The ATO’s claim against the sole director of a company which failed to pay superannuation guarantee charge (SGC) amounts has been upheld.

The unpaid SGC amounts were for a number of quarters between July 2013 and March 2015 and totalled just over $550,000. The defendant was potentially liable to pay a penalty equal to each unpaid SGC amount, pursuant to s 269-20 in Sch 1 to the TAA. Two DPNs were given to the defendant, the first in August 2015 in person and the second in November 2015 by post.

After finding that the second DPN was properly served as it was posted to an address which ATO records showed was the defendant’s then residential address.

The Victorian Supreme Court went on to hold that none of the defences in s 269-35 in Sch 1 to the TAA (extracted below) were available to the defendant, as:

  • there was no evidence that mental health issues currently affecting the defendant affected him during the relevant period (2012-2015);
  • there was evidence to contradict the defendant’s submission that he had not participated in the management of the company; and
  • in any event, relying on others to take care of the company’s financial affairs was not a good reason to explain a lack of participation in the management of the company (if that had been the case).

(DCT v Lawson [2017] VSC 789, Supreme Court of Victoria, Croft J, 21 December 2017.)

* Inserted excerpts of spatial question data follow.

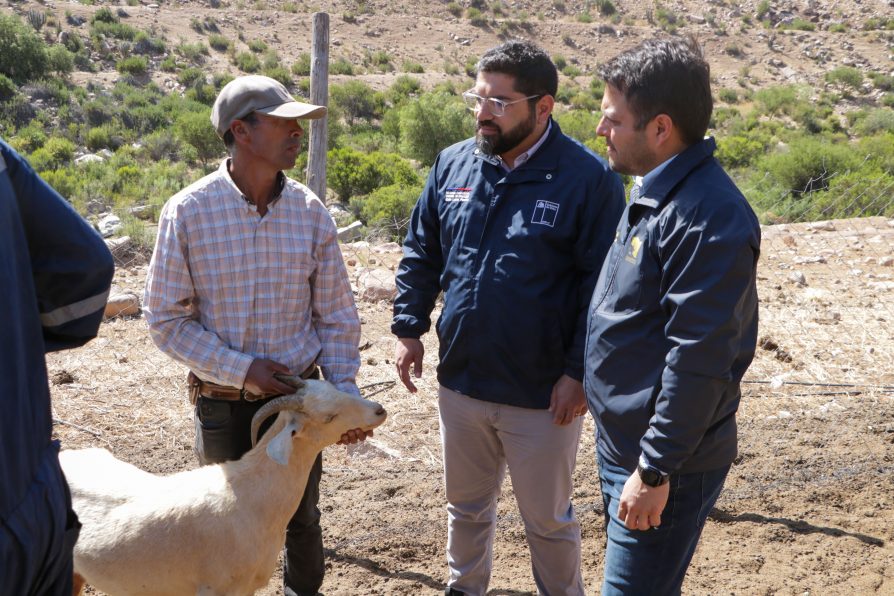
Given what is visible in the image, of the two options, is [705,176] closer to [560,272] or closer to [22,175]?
[560,272]

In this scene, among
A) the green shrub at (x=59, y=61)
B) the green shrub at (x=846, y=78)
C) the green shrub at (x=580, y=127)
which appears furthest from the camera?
the green shrub at (x=846, y=78)

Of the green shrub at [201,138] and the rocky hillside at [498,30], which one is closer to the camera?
the green shrub at [201,138]

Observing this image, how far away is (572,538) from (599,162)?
146 cm

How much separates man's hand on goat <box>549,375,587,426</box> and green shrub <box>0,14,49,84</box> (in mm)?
28400

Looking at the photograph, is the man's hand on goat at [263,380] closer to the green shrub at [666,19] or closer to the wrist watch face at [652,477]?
the wrist watch face at [652,477]

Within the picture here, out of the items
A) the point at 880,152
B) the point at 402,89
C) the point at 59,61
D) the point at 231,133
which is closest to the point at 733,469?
the point at 231,133

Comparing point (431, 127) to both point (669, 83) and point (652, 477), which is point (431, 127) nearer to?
point (669, 83)

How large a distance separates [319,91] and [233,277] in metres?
3.79

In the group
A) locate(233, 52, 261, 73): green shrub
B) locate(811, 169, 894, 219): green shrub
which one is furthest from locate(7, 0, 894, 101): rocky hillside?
locate(811, 169, 894, 219): green shrub

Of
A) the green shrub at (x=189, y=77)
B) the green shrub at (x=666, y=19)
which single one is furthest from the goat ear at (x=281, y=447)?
the green shrub at (x=666, y=19)

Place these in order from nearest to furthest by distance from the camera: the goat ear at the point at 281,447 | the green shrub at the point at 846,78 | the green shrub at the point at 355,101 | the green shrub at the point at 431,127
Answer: the goat ear at the point at 281,447 → the green shrub at the point at 431,127 → the green shrub at the point at 355,101 → the green shrub at the point at 846,78

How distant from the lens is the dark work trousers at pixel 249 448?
3.35 meters

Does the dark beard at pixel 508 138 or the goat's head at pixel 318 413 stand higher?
the dark beard at pixel 508 138

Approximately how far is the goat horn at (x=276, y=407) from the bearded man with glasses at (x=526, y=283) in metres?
0.64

[LTN 4, 8/1/17; FJM; Tax Month January 2018]

 

Section 269-35 of the TAA – Defences

Illness

269-35(1)   You are not liable to a penalty under this Division if, because of illness or for some other good reason, it would have been unreasonable to expect you to take part, and you did not take part, in the management of the company at any time when:
(a) you were a director of the company; and
(b) the directors were under the relevant obligations under subsection 269-15(1).

All reasonable steps

269-35(2)  You are not liable to a penalty under this Division if:
(a) you took all reasonable steps to ensure that one of the following happened:

(i) the directors caused the company to comply with its obligation;

(ii) the directors caused an administrator of the company to be appointed under section 436A, 436B or 436C of the Corporations Act 2001;

(iii) the directors caused the company to begin to be wound up (within the meaning of that Act); or


(b) there were no reasonable steps you could have taken to ensure that any of those things happened.

 

269-35(3)   In determining what are reasonable steps for the purposes of subsection (2), have regard to:
(a) when, and for how long, you were a director and took part in the management of the company; and
(b) all other relevant circumstances.

Superannuation guarantee charge – reasonably arguable position & reasonable care

269-35(3A)    You are not liable to a penalty under this Division to the extent that the penalty resulted from the company treating the Superannuation Guarantee (Administration) Act 1992 as applying to a matter or identical matters in a particular way that was *reasonably arguable, if the company took reasonable care in connection with applying that Act to the matter or matters.